Потом бессмысленным взором она следила за стрелкой стенных часов, как осужденный, наблюдающий приближение часа своей казни. Вдруг часы пробили.
– Три часа тому назад, – сказала она, внезапно вздрогнув, – я была в его объятиях, и я опозорена!
Всю ночь она провела в таком лихорадочном беспокойстве. Когда рассвело, она открыла окно, и утренний воздух, свежий и колючий, принес ей некоторое облегчение. Опершись на подоконник окна, выходившего в сад, она жадно, с каким-то вожделением вдыхала полной грудью холодный воздух. Беспорядок в мыслях мало-помалу рассеялся. На смену неопределенным мучениям, обуревавшему ее бреду пришло сосредоточенное отчаяние – это был уже некоторый отдых.
Нужно было принять какое-нибудь решение. Она стала придумывать, что ей делать. Она ни минуты не останавливалась на мысли снова увидеться с Дарси. Ей казалось это невозможным: она бы умерла от стыда, увидев его. Она должна покинуть Париж: здесь через два дня все будут на нее показывать пальцами. Мать ее находилась в Ницце. Она поедет к ней, во всем ей признается; потом, выплакав свое горе на ее груди, она поищет в Италии уединенное место, неизвестное путешественникам, будет там одиноко жить и скоро умрет.
Придя к такому решению, она почувствовала себя спокойнее. Она села за столик у окна, закрыла лицо руками и заплакала, но на этот раз уже не слезами отчаяния. Усталость и изнеможение дали себя знать, и она заснула, или, вернее, забылась почти на час.
Она проснулась от лихорадочного озноба. Погода переменилась, небо посерело, и мелкий, пронизывающий дождик предвещал сырую и холодную погоду на весь остаток дня. Жюли позвонила горничной.
– Матушка заболела, – сказала она, – я должна сейчас же ехать в Ниццу. Уложите чемоданы: я хочу выехать через час.
– Сударыня, что с вами? Вы не больны? Вы не ложились? – воскликнула горничная, удивленная и встревоженная изменившимся лицом своей госпожи.

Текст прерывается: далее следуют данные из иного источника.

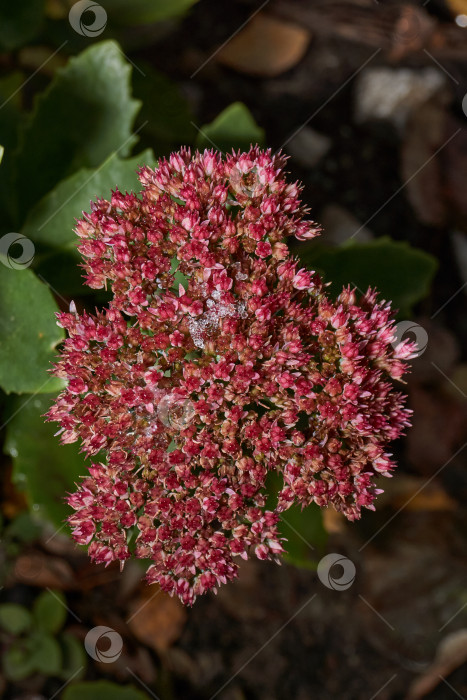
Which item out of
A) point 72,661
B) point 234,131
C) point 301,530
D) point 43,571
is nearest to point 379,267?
point 234,131

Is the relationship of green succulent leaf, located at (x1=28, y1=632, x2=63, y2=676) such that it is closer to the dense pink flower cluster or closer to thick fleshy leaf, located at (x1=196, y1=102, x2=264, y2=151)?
the dense pink flower cluster

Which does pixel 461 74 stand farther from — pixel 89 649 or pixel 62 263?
pixel 89 649

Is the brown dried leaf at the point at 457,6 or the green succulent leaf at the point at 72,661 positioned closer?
the green succulent leaf at the point at 72,661

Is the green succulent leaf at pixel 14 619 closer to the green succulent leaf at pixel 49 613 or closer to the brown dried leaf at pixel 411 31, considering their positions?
the green succulent leaf at pixel 49 613

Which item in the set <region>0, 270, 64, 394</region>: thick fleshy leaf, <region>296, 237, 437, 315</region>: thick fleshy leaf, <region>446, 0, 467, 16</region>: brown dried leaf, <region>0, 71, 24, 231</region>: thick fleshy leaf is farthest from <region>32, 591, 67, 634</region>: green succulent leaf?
<region>446, 0, 467, 16</region>: brown dried leaf

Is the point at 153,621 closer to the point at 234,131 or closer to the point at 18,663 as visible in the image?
the point at 18,663

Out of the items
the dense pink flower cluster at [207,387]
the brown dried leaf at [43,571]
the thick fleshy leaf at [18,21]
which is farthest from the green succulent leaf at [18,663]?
the thick fleshy leaf at [18,21]
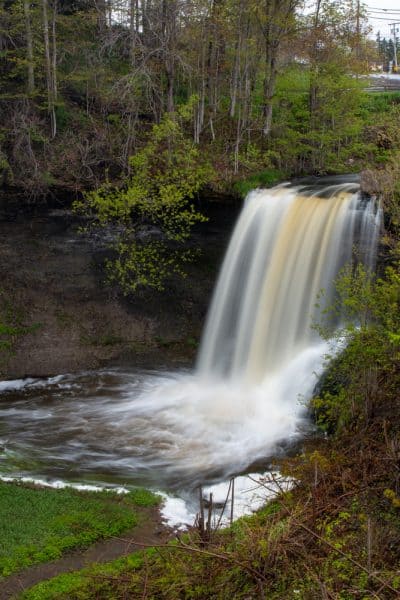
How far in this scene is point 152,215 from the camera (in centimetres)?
1585

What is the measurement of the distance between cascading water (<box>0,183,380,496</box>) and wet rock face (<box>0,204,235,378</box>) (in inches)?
34.8

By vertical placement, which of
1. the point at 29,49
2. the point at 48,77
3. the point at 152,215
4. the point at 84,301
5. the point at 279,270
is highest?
the point at 29,49

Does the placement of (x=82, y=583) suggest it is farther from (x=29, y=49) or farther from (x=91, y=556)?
(x=29, y=49)

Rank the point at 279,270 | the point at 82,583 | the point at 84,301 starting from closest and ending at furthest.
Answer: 1. the point at 82,583
2. the point at 279,270
3. the point at 84,301

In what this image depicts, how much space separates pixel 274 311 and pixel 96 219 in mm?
6355

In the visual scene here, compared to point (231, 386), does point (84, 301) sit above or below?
above

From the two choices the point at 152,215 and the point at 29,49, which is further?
the point at 29,49

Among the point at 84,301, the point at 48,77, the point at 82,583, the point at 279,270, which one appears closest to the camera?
the point at 82,583

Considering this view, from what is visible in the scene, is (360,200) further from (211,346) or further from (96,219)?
(96,219)

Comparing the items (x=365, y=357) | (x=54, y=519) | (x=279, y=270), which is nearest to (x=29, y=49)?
(x=279, y=270)

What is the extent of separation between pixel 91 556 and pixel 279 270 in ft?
27.2

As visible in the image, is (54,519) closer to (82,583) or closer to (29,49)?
(82,583)

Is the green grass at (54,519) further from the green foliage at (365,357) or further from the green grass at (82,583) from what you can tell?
the green foliage at (365,357)

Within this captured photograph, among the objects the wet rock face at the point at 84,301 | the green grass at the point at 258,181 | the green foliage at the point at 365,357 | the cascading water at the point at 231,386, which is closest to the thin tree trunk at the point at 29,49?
the wet rock face at the point at 84,301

– Я хочу ехать, – нетерпеливо сказала Жюли, – мне необходимо ехать. Уложите чемоданы.
При современной нашей цивилизации недостаточно просто акта воли для передвижения с одного места на другое. Нужно достать дорожный паспорт, упаковать вещи, уложить шляпы в картонки, проделать сотню скучных приготовлений, из-за которых потеряешь всякое желание путешествовать. Но нетерпение Жюли значительно сократило эти необходимые промедления. Она ходила взад и вперед, из комнаты в комнату, сама помогала укладывать чемоданы, засовывая как попало чепчики и платья, привыкшие к более осторожному обращению. Но ее хлопоты скорее замедляли, чем ускоряли работу слуг.
– Сударыня! Вы, конечно, предупредили господина де Шаверни? – робко спросила горничная.
Жюли, не отвечая, взяла лист бумаги и написала: «Матушка заболела. Я еду к ней в Ниццу». Она сложила листок вчетверо, но не могла решиться написать адрес.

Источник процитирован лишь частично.